From Matt O’Brien at WaPo we learn that billionaire Paul Singer thinks the Commerce Department is underestimating inflation—because the things that billionaires buy are rapidly rising in price!
Yes, by Singer’s account, billionaire spending is a leading indicator of general economic trends. Singer is quoted as saying:
“Inflation is also distorted by the increasing gap between the spending basket of the well-off and that of the middle class (check out London, Manhattan, Aspen and East Hampton real estate prices, as well as high-end art prices, to see what the leading edge of hyperinflation could look like).”

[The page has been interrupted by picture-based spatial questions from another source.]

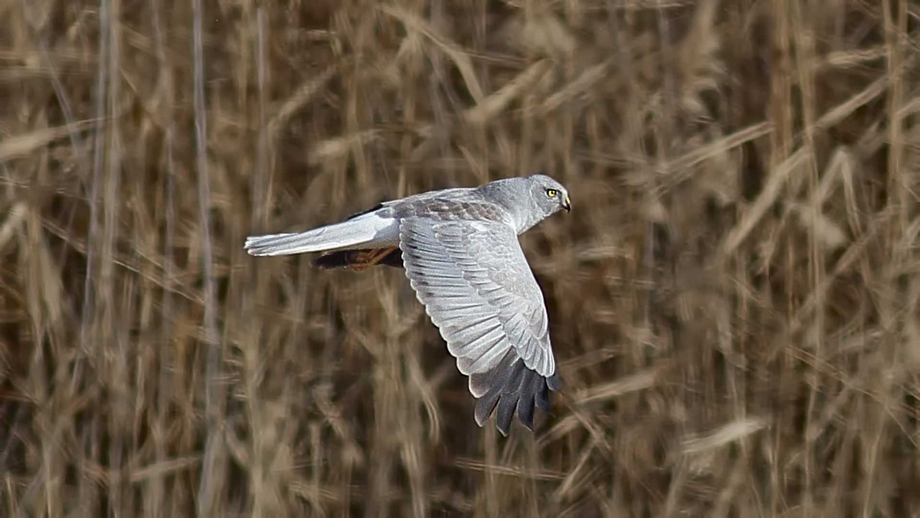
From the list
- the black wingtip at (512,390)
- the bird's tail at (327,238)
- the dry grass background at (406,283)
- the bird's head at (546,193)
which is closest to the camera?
the black wingtip at (512,390)

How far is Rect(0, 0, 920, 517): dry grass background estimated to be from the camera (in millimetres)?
3055

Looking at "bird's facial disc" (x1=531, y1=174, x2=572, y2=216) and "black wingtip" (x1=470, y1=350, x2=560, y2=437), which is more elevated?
"bird's facial disc" (x1=531, y1=174, x2=572, y2=216)

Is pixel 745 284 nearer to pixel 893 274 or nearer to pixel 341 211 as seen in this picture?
pixel 893 274

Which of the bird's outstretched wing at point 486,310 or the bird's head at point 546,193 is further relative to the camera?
the bird's head at point 546,193

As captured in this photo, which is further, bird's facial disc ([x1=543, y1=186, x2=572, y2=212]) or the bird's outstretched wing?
bird's facial disc ([x1=543, y1=186, x2=572, y2=212])

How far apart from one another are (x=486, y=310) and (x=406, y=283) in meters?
0.79

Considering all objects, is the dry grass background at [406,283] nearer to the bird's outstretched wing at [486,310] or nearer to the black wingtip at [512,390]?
the bird's outstretched wing at [486,310]

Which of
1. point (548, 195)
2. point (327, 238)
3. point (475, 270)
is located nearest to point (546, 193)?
point (548, 195)

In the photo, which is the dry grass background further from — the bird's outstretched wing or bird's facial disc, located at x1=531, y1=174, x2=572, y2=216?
the bird's outstretched wing

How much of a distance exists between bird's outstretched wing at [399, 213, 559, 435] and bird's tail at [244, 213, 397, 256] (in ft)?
0.19

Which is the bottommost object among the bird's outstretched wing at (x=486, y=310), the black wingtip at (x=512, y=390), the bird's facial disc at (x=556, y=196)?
the black wingtip at (x=512, y=390)

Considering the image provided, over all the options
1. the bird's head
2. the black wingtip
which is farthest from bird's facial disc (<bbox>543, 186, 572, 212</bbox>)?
the black wingtip

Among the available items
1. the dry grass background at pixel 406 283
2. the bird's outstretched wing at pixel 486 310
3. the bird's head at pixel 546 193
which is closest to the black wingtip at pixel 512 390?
the bird's outstretched wing at pixel 486 310

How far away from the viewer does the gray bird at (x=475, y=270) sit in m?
2.35
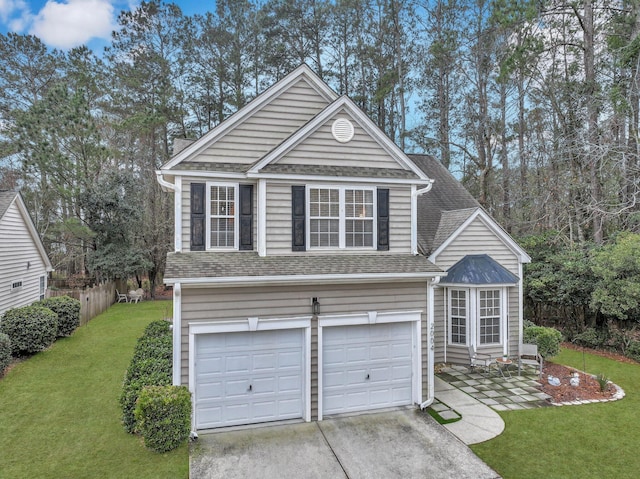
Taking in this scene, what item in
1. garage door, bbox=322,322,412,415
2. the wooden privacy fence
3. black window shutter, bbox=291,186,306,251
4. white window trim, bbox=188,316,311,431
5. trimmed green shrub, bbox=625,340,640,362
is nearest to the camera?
white window trim, bbox=188,316,311,431

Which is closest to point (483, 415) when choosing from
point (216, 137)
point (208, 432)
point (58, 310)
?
point (208, 432)

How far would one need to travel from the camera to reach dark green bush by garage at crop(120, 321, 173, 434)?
7551 mm

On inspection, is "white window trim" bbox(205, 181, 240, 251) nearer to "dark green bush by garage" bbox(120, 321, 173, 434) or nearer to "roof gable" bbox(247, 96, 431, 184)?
"roof gable" bbox(247, 96, 431, 184)

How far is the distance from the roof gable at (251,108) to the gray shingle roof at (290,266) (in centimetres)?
232

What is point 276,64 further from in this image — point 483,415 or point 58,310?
point 483,415

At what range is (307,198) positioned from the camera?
8.78 meters

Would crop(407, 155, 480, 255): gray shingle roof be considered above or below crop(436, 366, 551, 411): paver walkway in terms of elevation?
above

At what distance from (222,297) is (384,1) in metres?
25.8

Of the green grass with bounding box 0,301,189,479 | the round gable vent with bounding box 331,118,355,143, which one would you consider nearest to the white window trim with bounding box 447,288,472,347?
the round gable vent with bounding box 331,118,355,143

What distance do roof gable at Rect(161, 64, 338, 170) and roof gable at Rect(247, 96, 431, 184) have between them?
3.51 ft

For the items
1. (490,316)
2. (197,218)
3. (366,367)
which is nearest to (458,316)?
(490,316)

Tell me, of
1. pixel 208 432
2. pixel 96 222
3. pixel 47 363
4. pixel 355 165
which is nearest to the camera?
pixel 208 432

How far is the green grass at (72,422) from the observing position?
6477 mm

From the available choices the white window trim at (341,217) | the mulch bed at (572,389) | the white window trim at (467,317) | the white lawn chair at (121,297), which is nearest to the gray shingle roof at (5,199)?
the white lawn chair at (121,297)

If prices of rare art, exotic mansions in the Hamptons, and gorgeous homes in London are booming, how far behind can the rest of the market be?
After all, Beluga caviar (at $3,100 per pound) is a close substitute—isn’t it?—for Walmart hummus (at $2.99 per pound)? Inflation will trickle-down! If Beluga caviar is getting pricier, surely the Fed should look at this indicator with great concern!
But markets are actually quite segmented. One reason is because of vastly different income elasticities of demand.
Also, while billionaires earn a huge fraction of income, they do not spend a huge fraction of income on the kinds of things that average people do. So whereas GDP calculations give a disproportionate weight to the income gains at the top (the larger the share of income, the larger the weight given), this is not true for calculating inflation.
As O’Brien says to Singer: “Tough luck.”